Whatever happens, we’ll be keeping tabs on the situation and updating you on any major developments. 

SNIPPETS

The EU’s controversial “AI Act” got yet another step closer to becoming law on Wednesday, after the EU Parliament was the latest body to give the Act a thumbs up. Once the EU’s lawyers run the law through grammarly do some final checks, the Act will become law. From there, businesses must start complying with the rules or face a €35m fine or 7% of their annual revenue.

Volkswagen lost another lawsuit last week to the Securities and Exchange Commission (SEC). That’s because VW raised billions of dollars from investors in 2014/2015 but failed to mention that they were fudging their emissions statistics. The $48.75mn settlement adds to the $2bn they’ve already forked over due to the scandal—one of the most expensive lies in history.

TikTok got slapped with a $11 million fine by Italian regulators for failing to take down harmful content, particularly regarding harmful trends like the "French scar" challenge, which saw teens pinching their cheeks until a bruise formed.

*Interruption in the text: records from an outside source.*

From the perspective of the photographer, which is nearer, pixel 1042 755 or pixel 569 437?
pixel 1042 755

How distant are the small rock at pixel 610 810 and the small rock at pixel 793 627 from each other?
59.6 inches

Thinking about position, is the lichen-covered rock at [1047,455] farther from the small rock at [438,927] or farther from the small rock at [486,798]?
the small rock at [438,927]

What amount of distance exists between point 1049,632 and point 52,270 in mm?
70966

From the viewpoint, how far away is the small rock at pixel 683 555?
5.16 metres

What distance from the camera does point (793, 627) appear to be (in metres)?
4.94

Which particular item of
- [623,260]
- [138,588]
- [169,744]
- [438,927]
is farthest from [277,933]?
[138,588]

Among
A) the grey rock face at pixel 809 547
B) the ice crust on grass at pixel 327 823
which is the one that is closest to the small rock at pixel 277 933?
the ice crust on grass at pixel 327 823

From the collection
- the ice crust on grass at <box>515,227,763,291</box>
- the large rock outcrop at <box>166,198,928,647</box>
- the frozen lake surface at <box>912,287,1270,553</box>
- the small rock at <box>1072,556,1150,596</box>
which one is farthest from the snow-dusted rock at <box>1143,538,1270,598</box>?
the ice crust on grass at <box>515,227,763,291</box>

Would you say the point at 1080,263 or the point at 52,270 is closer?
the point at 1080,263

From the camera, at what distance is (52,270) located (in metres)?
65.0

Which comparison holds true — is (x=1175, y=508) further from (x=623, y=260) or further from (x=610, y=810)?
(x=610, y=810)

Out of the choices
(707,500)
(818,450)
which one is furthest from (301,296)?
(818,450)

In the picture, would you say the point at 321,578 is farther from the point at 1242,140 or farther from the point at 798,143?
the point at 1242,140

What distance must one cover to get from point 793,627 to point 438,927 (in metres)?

The US Supreme Court said that government officials cannot block people on social media if they use their accounts to talk about stately matters. Their reasoning? #freespeech. 

Tesla lost a prolonged legal dispute with a black former factory worker who alleged severe racial harassment, and agreed to settle for $3.2m. This outcome doesn't bode well with their ongoing class action lawsuit representing 6,000 black workers at their Fremont plant. 

Apple cut a $490m cheque to investors who were misled regarding iPhone sales in China, settling a lawsuit led by Norfolk Pension Fund. Don’t Cook the books, Tim. 

The New York Times continued to pursue their copyright lawsuit against OpenAI last week after they published a 10 page response to OpenAI’s motion to dismiss. With neither side backing down, this legal battle gets ever closer to the courtroom. 

Uber and Lyft will stop operations in Minneapolis starting May 1 after the city's council ruled that rideshare drivers must be paid a minimum wage. Now, both companies are teaming up to push for new state laws to cancel out this rule. And given that Minneapolis only has 39 licensed taxi drivers, the rideshare companies have a lot of leverage. 

In contrast, Uber and Lyft are feeling optimistic in California after drivers dropped a lawsuit against the two companies. Drivers in the Golden State were suing for the ability to control how much they charge riders but abandoned the case after learning that drivers have to pursue their claims individually rather than as a collective.